Leibniz Institute for Astrophysics Potsdam
Biological Clock
New York and Texas are separated by just a single time zone, which is good for the Knicks, as teams on the East Coast tend to perform worse when they head out west to play basketball since the athletes need to process jet lag. The win percentage of Eastern teams playing a road game that tips off at the equivalent of 4:30 to 6:29 p.m. ET is 39.7 percent. When the game is at 10:30 p.m. or later, that drops to 34.9 percent.
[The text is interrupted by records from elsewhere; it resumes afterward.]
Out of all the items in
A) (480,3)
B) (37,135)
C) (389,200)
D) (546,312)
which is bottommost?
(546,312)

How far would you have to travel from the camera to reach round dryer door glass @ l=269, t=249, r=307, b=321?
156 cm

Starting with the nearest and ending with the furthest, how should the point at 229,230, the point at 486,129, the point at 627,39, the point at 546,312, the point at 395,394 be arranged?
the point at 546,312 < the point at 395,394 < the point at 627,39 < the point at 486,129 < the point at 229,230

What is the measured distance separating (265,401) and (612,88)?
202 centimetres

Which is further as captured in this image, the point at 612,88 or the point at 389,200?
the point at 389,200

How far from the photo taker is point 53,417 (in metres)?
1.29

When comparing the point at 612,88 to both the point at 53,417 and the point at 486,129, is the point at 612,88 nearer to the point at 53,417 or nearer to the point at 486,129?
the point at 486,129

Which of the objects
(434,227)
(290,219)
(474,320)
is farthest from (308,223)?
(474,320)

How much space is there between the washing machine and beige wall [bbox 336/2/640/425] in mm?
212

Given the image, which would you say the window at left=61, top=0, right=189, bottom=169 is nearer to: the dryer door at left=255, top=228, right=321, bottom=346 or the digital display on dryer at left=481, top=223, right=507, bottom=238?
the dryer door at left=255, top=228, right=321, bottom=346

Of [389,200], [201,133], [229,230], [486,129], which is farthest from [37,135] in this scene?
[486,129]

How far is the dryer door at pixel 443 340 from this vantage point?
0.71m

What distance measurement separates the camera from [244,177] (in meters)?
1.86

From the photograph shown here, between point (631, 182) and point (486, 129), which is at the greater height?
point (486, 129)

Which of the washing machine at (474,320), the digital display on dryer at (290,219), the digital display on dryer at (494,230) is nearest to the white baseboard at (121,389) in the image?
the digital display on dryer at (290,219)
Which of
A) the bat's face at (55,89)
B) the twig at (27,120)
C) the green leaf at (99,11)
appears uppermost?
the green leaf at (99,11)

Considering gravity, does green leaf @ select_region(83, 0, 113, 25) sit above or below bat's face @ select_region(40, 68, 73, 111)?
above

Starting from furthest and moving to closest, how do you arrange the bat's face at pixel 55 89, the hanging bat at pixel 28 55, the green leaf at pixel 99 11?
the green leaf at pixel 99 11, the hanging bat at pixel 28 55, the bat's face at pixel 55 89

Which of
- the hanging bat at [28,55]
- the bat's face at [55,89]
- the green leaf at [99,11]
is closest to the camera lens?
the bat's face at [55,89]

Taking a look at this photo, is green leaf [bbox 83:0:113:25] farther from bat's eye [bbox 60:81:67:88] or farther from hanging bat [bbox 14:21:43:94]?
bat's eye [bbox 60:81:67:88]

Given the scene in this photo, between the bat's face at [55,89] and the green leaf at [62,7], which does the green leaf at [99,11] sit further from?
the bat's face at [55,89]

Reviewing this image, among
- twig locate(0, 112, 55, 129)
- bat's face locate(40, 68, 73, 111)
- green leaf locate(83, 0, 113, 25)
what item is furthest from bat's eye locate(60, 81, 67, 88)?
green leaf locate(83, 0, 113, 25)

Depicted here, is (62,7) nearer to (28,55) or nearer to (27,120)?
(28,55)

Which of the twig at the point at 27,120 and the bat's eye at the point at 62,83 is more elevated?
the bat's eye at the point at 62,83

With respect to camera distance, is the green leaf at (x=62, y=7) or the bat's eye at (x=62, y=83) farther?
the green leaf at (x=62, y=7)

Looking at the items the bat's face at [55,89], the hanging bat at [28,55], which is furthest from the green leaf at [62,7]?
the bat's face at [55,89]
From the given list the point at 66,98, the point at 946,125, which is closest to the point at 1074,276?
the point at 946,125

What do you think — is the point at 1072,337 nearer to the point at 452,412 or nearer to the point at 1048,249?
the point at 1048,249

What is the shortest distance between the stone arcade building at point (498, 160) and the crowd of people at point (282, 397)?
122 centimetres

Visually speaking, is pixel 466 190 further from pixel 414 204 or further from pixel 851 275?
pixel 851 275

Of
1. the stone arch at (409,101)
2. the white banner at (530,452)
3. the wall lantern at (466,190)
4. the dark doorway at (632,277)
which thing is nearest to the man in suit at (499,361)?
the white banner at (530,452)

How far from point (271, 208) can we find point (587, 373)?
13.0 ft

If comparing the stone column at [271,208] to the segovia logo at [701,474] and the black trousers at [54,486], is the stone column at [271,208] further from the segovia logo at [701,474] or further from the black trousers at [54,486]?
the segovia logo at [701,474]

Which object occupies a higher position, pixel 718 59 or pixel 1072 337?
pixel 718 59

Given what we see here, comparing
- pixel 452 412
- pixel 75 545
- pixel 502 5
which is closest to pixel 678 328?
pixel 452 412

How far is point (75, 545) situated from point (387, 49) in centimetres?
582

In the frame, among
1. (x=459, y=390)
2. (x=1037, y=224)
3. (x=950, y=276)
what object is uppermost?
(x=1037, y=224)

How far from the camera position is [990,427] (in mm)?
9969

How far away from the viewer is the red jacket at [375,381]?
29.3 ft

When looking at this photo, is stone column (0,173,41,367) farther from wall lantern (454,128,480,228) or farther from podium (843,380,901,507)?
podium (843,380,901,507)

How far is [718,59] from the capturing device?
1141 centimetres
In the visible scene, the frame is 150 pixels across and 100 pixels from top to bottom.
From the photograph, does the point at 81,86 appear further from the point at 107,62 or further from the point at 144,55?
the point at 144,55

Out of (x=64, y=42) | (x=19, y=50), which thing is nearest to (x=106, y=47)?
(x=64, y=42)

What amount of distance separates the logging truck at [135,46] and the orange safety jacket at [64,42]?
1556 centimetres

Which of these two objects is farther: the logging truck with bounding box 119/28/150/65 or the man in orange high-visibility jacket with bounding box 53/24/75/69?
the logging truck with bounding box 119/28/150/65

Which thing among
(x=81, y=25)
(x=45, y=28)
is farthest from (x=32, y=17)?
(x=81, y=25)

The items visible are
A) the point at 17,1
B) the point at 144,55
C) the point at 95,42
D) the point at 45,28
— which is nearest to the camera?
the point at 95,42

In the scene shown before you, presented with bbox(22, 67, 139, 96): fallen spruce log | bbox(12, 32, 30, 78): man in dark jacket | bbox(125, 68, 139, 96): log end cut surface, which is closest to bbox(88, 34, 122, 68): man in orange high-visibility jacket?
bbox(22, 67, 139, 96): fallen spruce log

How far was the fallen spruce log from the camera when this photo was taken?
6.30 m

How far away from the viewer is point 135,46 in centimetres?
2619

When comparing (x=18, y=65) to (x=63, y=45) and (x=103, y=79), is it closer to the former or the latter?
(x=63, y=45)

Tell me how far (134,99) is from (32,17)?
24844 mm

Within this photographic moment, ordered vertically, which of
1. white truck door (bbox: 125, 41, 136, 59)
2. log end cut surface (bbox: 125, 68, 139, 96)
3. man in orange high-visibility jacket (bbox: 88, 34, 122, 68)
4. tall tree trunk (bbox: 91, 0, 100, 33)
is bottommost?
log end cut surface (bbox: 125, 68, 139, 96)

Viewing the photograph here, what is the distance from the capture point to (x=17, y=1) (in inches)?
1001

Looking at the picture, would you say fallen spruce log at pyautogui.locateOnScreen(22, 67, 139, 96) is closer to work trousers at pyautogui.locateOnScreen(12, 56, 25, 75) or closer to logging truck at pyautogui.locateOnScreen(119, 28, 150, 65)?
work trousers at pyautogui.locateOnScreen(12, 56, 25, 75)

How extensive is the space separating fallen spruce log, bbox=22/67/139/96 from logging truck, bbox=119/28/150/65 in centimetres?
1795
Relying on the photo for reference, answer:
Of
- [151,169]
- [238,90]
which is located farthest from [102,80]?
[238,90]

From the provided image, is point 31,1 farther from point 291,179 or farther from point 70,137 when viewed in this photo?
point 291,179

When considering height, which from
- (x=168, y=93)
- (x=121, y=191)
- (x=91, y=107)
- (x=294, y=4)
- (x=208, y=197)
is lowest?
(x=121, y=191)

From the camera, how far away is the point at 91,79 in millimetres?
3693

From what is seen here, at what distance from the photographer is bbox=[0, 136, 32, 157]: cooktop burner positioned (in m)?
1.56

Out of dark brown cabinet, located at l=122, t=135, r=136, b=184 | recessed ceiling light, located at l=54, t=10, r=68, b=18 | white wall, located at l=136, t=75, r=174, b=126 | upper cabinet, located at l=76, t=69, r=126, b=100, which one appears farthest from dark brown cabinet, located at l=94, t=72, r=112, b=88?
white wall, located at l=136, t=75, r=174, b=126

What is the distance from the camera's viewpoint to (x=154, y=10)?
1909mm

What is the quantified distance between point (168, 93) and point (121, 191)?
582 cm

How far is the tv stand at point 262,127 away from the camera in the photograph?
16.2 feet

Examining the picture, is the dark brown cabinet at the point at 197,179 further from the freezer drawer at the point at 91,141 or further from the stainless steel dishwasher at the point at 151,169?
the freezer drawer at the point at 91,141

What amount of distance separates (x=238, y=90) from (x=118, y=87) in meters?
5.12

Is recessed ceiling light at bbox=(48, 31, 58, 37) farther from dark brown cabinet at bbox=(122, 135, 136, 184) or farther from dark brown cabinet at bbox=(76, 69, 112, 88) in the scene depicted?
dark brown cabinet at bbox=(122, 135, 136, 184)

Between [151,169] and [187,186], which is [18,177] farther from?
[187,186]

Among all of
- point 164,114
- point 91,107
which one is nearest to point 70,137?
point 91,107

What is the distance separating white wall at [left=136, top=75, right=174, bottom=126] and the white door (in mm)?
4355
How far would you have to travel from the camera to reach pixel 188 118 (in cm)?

Jacob Feldman and Lev Akabas, Sportico
Airbag For The Sun
A new paper published in Space Weather from a small group of space weather scientists has sent waves through the field, arguing that it is indeed possible for humans to build a system that would mitigate the impacts of an otherwise devastating solar storm, a provocative pitch for a “StormWall.” Essentially, a one-in-100 year solar storm on the scale of 1859’s Carrington Event could cause massive damage to the power grids of Earth to the tune of $3 trillion. While forecasting has gotten better and tech has gotten more durable, that’s still a whole lot of possible damage. The proposed countermeasure would be a fleet of satellites that would release gas into space before the solar storm hits Earth, which simulations indicate would cut the intensity of a major event by half, “an airbag in the magnetosphere” in the words of one of the co-authors. The researchers estimated that just 400 tons of material would be enough to cut the strength of a geomagnetic storm by 60 percent.